Two weeks into “stay at home” orders in Kansas City, and I was adjusting to homeschooling. I looked forward to literature days. I could help with that easily. My daughter handed me a poem, “The Negro Speaks of Rivers,” by Langston Hughes. Her class was having a lesson in allusion. I had never heard of the poem. It was instantly breathtaking.
I remember reading the first long line and feeling the need to sit down. As I approached the middle, I needed to start all over again because it still wasn’t reaching its gravitas by simply internally re-viewing it. It needed to be spoken aloud. “I’ve known rivers ancient as the world and older than the flow of human blood in human veins.” The acknowledgement of every era in one line. The poem cascaded over my dining room table just as the sun was setting and the light hit my white walls sending all up in orange. Lines made by windows, angles cutting sharp over shadows. Dust made as visible stars turning over in space.
I’m not sure without COVID-19, I would have ever slowed down enough to feel grateful to read a poem aloud in my dining room. I would have wondered how long it was going to take to get the homework done, to get the dinner ready, to get the bedtime rolling, to get 45 minutes of cleaning up and then washing face and then to bed myself. I would have panicked, because reading a poem was taking away from what I had to do. It still does, and the above is a constant crush of expectations on my mind at all times. But also forever in my mind, will be this one moment of glorious poetry spoken in my house as the sun kissed and blessed the whole moment.
What if it really is all about noticing? Just noticing, when everything is all right. I can hold on to that celestial moment and be grateful about it without focusing on it being temporary. It doesn’t bother me that it’s not something I can hold onto, or that it gets in the way of my worrying about finances and the virus and rent and bills and all the other things I could worry about to tarnish any moment awaiting me during any given day on lockdown. What if it was just enough to notice that I was able to see things exactly as they were, and find them to be utterly beautiful, not found wanting for anything more or less? Could I judge myself a warrior then?
I have often found that journeys of enlightenment aren’t really about the divine highs and suffering lows, those are the juicy bits, but the real living, the day to day is about finding stasis. It’s about how to live between the entrances and bows. As Hughes’ describes the cities, civilizations and lands the rivers have traversed, to be witnessed by the ancestor, his bond with the Mississippi speaks of a mothers might, “I’ve seen its muddy bosom turn all golden in the sunset.” It wasn’t lost on me that a part of the sunset I was witnessing and feeling, was a part of the same sunset billions of years ago. The arc of the star that feeds us has risen and set countless times. Yet, when we notice it, it takes forever.
I was also aware that, as a woman, my body bears witness to this domestic existence. That my body, eyes and mind are a part of a great legacy, bending back thousands and thousands of years through the DNA, with mothering and household duties and cooking and cleaning and managing and child-rearing and child-birthing, that I could look back on the eons and eras and feel closer than ever to what came before me. The stillness and ponderings made ripe in my mind were held in the “bosom” of this sunset, this house and this moment. Hughes knew rivers. I knew houses.
My soul has grown deep with all the houses. Just a moment, noticed in this stillness we are required to observe. Just a moment, and yet it contained every era of every turning of the sun. Just a moment and I saw it, felt it and let it go. Never made less by its fleeting. On the contrary, made full by its presence. Here’s to noticing.

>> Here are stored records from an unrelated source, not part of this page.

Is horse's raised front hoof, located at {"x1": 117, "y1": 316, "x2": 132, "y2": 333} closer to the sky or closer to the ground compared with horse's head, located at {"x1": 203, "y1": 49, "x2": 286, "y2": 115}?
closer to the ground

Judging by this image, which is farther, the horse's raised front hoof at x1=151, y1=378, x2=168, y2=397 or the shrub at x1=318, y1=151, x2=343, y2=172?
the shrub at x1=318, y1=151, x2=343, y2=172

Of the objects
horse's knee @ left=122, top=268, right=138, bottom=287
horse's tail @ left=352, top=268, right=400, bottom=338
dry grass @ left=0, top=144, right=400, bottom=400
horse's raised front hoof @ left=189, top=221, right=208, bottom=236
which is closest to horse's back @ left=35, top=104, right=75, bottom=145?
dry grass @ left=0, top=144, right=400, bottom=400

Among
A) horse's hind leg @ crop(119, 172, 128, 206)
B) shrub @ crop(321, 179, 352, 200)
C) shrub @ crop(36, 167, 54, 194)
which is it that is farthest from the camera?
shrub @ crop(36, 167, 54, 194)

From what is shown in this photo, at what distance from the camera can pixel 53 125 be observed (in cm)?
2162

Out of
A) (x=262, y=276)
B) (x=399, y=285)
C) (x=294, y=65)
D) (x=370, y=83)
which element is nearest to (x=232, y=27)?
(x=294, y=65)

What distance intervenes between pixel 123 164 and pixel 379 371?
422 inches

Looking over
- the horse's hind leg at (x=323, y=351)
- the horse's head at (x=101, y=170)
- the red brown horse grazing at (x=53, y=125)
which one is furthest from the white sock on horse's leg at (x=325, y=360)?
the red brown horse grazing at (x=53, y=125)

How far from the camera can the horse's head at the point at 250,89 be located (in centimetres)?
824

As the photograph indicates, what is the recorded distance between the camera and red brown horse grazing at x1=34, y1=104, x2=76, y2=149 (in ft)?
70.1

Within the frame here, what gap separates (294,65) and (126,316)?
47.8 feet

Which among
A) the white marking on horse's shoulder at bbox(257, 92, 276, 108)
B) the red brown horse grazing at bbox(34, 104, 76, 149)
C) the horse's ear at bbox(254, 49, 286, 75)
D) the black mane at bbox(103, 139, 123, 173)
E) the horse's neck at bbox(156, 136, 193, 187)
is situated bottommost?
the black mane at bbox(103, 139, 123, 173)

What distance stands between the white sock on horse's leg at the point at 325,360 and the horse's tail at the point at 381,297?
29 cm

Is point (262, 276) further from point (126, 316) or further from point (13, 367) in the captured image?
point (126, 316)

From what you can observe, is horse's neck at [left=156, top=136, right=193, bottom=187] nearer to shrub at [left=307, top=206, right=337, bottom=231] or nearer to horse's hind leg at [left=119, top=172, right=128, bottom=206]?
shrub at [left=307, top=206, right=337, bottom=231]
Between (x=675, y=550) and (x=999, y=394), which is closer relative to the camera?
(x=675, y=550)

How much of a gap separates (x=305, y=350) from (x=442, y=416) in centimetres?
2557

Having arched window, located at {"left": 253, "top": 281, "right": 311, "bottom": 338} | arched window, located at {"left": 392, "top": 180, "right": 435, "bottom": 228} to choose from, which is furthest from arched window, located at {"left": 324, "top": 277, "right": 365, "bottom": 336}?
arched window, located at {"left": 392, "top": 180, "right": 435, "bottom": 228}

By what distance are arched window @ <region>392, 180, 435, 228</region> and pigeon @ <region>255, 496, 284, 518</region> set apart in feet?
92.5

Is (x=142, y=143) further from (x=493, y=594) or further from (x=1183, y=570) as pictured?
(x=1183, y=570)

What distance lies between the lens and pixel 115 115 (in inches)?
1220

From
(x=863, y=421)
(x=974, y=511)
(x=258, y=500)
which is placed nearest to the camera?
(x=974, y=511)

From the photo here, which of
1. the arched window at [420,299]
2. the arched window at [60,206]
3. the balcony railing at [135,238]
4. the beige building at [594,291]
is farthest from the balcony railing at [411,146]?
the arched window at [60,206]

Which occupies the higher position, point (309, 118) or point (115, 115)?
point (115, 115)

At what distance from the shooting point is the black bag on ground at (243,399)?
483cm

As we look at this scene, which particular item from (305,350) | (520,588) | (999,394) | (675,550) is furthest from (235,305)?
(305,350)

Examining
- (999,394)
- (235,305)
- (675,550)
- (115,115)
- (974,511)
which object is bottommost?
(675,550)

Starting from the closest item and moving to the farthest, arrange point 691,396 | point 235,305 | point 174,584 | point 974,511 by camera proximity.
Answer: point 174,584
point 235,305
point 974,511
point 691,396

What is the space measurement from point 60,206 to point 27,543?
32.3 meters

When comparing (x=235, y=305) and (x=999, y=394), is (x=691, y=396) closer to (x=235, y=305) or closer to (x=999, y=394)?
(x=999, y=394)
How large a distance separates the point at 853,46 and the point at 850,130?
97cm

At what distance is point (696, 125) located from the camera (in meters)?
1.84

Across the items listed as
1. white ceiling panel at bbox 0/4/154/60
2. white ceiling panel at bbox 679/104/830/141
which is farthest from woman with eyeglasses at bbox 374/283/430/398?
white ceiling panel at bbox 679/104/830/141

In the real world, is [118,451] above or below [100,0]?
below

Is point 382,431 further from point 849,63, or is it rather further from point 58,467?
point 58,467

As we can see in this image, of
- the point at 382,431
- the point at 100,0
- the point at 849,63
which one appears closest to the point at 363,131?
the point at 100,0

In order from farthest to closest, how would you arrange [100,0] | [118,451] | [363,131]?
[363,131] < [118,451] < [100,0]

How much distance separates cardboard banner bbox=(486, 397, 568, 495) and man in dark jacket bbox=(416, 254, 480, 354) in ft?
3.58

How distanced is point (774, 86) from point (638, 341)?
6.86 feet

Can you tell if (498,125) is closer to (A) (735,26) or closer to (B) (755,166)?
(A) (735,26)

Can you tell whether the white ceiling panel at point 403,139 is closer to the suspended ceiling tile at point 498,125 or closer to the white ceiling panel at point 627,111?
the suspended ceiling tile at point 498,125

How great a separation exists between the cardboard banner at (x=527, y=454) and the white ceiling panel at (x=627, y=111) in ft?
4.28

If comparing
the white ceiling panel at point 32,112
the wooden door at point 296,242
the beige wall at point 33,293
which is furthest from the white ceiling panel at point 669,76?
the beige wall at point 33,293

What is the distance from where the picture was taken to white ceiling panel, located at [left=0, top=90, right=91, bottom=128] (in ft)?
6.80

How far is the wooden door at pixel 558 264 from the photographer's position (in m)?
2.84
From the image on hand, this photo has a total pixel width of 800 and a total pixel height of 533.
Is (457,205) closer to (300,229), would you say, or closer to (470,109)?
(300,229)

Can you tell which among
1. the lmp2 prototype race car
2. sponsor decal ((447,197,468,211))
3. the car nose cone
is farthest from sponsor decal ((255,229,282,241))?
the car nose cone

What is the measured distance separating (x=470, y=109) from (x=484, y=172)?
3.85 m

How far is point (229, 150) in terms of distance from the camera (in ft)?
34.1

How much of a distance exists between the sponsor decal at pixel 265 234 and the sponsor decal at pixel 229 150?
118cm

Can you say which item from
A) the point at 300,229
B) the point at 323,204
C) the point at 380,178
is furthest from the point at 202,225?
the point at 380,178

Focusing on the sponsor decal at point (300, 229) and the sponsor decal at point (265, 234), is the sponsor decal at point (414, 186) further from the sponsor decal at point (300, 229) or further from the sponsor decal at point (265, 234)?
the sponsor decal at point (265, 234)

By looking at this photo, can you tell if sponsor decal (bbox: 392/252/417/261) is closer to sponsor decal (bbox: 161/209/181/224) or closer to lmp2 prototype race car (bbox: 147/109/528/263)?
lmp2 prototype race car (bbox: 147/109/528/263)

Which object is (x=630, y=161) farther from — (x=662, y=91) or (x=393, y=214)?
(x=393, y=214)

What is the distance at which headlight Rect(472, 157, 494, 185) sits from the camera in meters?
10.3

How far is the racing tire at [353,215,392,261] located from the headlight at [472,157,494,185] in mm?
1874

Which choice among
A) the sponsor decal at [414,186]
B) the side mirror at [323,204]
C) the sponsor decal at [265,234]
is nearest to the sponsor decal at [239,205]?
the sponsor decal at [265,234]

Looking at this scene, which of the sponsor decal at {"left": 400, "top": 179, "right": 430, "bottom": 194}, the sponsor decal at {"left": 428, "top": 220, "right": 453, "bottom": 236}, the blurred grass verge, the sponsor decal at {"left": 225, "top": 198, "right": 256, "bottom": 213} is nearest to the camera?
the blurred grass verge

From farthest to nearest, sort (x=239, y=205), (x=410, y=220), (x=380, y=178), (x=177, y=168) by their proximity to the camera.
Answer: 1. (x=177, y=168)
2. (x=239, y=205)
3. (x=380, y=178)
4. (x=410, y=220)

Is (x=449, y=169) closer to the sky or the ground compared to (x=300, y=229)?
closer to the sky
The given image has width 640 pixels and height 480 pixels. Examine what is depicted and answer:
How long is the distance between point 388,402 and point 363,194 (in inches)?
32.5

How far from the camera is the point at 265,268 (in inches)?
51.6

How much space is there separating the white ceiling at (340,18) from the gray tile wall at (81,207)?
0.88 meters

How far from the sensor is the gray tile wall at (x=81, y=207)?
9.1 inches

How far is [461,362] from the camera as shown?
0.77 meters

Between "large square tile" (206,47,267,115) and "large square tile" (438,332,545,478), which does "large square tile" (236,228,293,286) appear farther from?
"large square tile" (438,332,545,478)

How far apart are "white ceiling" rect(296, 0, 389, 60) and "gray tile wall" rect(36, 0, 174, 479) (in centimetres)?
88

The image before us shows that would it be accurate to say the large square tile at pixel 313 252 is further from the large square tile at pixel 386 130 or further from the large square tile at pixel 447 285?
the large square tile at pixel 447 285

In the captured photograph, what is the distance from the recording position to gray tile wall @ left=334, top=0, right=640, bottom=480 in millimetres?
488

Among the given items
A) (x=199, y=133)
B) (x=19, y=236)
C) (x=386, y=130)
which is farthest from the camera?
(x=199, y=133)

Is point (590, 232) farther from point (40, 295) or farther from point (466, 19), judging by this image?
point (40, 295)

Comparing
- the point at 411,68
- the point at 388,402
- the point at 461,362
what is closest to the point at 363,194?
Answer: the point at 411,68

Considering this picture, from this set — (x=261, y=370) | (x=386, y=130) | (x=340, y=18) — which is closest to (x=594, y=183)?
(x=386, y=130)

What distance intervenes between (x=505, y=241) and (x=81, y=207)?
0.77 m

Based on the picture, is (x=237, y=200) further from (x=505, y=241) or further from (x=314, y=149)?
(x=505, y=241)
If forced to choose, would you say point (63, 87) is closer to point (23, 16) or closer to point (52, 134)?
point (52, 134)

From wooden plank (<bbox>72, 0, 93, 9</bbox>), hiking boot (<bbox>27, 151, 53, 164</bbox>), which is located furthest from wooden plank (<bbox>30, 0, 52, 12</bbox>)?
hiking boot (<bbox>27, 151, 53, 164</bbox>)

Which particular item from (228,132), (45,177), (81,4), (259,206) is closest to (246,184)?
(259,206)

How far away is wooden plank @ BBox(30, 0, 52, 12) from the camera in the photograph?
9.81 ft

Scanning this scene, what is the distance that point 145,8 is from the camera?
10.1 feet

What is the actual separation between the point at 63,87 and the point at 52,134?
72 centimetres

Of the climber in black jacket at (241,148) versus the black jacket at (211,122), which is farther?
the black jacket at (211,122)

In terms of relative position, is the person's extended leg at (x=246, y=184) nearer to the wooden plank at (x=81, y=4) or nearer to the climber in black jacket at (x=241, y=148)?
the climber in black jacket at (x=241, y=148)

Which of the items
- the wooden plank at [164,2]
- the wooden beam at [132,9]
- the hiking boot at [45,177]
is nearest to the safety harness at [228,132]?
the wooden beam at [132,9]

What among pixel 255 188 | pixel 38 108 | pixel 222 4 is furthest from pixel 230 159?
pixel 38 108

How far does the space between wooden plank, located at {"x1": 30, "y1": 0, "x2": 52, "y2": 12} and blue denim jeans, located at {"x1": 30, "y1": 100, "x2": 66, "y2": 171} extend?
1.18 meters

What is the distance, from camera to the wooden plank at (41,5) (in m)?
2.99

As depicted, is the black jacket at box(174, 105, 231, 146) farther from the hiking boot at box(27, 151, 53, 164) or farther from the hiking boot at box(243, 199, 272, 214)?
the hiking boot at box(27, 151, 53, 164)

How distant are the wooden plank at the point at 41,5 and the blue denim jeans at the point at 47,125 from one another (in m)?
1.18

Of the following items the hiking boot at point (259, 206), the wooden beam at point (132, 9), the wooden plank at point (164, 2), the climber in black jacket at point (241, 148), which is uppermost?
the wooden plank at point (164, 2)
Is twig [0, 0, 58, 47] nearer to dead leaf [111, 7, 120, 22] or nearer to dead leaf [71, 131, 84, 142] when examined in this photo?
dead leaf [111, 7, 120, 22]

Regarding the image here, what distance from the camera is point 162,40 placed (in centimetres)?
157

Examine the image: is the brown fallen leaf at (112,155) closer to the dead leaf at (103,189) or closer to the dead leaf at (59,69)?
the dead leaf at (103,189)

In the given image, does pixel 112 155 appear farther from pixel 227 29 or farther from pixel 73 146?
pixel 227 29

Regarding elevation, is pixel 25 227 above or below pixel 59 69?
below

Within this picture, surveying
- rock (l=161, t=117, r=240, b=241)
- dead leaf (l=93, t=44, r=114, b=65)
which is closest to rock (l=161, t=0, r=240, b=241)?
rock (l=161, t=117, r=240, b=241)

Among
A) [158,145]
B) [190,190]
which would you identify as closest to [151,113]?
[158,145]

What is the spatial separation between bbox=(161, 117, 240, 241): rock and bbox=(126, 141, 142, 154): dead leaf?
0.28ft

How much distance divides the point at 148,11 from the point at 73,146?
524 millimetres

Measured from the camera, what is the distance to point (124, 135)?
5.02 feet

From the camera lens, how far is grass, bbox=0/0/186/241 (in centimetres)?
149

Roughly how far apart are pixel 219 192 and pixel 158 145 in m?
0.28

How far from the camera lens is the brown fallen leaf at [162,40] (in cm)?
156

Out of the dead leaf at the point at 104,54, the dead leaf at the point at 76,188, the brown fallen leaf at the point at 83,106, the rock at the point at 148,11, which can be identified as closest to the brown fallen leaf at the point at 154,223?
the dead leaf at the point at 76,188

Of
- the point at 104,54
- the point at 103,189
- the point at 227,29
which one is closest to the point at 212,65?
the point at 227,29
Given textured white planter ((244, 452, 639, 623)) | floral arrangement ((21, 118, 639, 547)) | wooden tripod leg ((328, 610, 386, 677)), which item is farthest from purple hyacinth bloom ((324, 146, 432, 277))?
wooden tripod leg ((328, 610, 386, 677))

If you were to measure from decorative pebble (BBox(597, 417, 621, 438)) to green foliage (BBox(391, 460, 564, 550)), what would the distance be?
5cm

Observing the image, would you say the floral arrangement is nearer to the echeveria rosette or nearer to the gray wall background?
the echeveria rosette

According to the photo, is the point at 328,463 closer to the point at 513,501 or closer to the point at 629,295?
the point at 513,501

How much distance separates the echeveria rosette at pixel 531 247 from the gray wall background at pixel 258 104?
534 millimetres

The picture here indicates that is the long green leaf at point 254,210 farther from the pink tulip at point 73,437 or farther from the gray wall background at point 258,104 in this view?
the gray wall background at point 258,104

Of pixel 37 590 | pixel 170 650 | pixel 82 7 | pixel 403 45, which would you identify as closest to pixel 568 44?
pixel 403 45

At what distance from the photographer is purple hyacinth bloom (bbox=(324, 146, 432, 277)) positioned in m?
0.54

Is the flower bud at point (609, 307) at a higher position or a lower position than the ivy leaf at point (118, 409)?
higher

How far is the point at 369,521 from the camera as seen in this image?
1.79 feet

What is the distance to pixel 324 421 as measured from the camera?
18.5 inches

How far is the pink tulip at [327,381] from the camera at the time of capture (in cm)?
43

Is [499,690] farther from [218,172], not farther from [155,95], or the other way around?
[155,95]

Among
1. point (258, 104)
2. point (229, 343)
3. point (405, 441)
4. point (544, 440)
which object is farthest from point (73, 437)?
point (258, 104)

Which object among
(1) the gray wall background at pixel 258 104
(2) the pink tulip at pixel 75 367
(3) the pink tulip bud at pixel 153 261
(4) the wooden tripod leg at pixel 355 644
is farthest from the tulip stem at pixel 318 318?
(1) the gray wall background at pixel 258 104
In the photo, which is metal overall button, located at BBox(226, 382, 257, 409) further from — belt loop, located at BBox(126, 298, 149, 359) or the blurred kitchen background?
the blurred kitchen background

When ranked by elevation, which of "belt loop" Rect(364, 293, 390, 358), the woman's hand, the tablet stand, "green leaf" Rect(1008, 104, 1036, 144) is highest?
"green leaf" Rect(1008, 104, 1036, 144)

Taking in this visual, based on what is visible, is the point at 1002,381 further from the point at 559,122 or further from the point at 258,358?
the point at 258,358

The Negro Speaks of Rivers by Langston Hughes (1902-1967)
I’ve known rivers.
I’ve known rivers ancient as the world and older than the flow of human blood in human veins.
My soul has grown deep like the rivers.
I bathed in the Euphrates when dawns were young.
I built my hut near the Congo and it lulled me to sleep.
I looked upon the Nile and raised the pyramids above it.
I heard the singing of the Mississippi when Abe Lincoln went down to New Orleans, and I’ve seen its muddy bosom turn all golden in the sunset.
I’ve known rivers.
Ancient, dusky rivers.
My soul has grown deep like the rivers.